What's happening to the kids?
Heroin hits high school-age teenagers in Ballantyne
In September 2013, Charlotte-Mecklenburg police officers arrested two teenagers for selling black-tar heroin from a house in south Charlotte.
According to the allegations outlined in court records, a 17-year-old former Ardrey Kell High School student was dealing from his house in the Raintree development. He worked with an 18-year-old girl who had recently graduated from Ardrey Kell and lived in Ballantyne.
Detectives found 29.3 grams of heroin in the boy’s single-story ranch home. He now faces 16 drug-related charges, including one that could lead to 18 to 23 years in prison. The girl faces nine drug charges. Both were free on bond and scheduled for trials in mid-February, after this article went to press.
One afternoon last fall, a printout of the boy’s mug shot sat on the desk of J.C. Herrera, the longtime school resource officer at Ardrey Kell. He remembers the alleged dealer, who attended the school for ninth and tenth grades, as a quiet kid. “He didn’t do that here,” Herrera says, referring to drugs. “He’s quiet.” Herrera says the girl, who moved to Charlotte from Florida, attended Ardrey Kell for only one year before graduating.
Students are now hearing rumors about the boy’s possible prison term, and they’re scared, Herrera says. “They’re starting to get the magnitude of it.”

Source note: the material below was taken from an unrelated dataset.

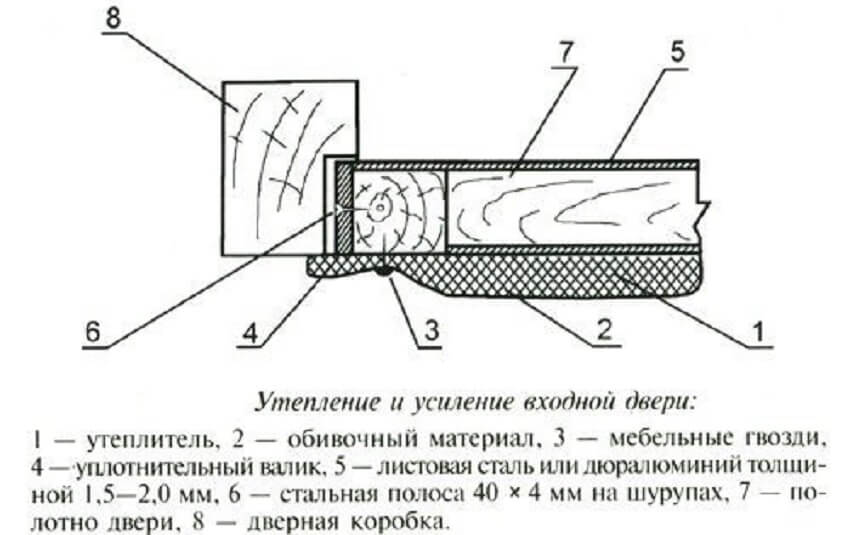 Как утеплить деревянную дверь в частном доме: виды материалов, как сделать теплоизоляцию своими руками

Very little drug education is required in Charlotte-Mecklenburg high schools—just one semester of health for all four years. “That’s part of the problem,” says Deb Kaclik, director of arts, health, physical education, and pre-K-12 curriculum support programs for CMS.

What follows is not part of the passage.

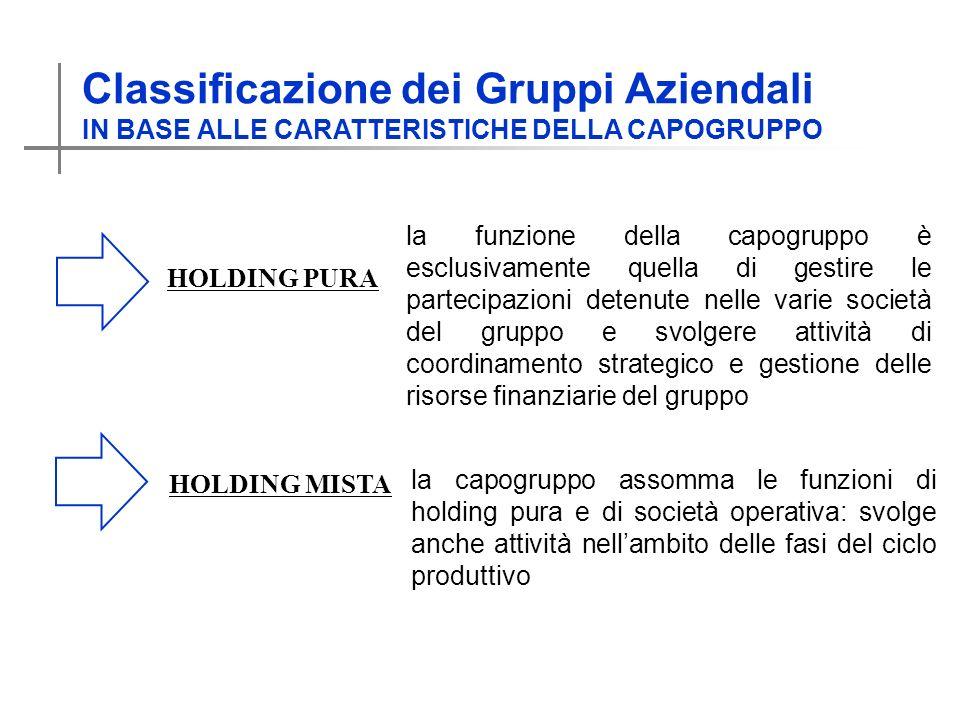 Classificazione dei Gruppi Aziendali IN BASE ALLE CARATTERISTICHE DELLA CAPOGRUPPO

At Ardrey Kell, Herrera teaches classes in health and law. He focuses on what he calls the “liability” of drugs. How much time would you get if you’re arrested and convicted? If you throw a party at your house and serve alcohol, will your parents get sued?
Kathleen Kane-Willis, director of the Illinois Consortium on Drug Policy at Roosevelt University in Chicago, recommends giving kids specific information about the consequences of individual drugs. Teenagers often don’t know how easily or quickly they can develop an addiction to heroin. Living in a wealthy neighborhood or attending good schools won’t protect them, either. Studies have shown that “more disposable income, more money in allowance leads to more drug use,” Kane-Willis says.
Last June, Lt. Nathan King of the Charlotte-Mecklenburg Police Department’s south Charlotte division began gathering data about the city’s heroin problem. In October, his team spoke to staffers at Ardrey Kell. They were trained to look for telltale signs of abuse—needles, foil, pieces of brightly colored balloons. They were warned about dealers targeting vulnerable kids. “We’re starting to see predatory sellers that are trying to get new clients,” King says.
His team has trained school nurses to look for track marks on students’ arms, and to keep a close eye on kids who are taking prescription painkillers.
His goal is to reach the kids who are still experimenting with heroin, snorting or smoking it, but haven’t started injecting it. If they become addicted, the problem becomes infinitely harder to solve.
“No one talks about heroin,” King says. “You barely have the conversation going on within society, let alone with the schools.” —L.R.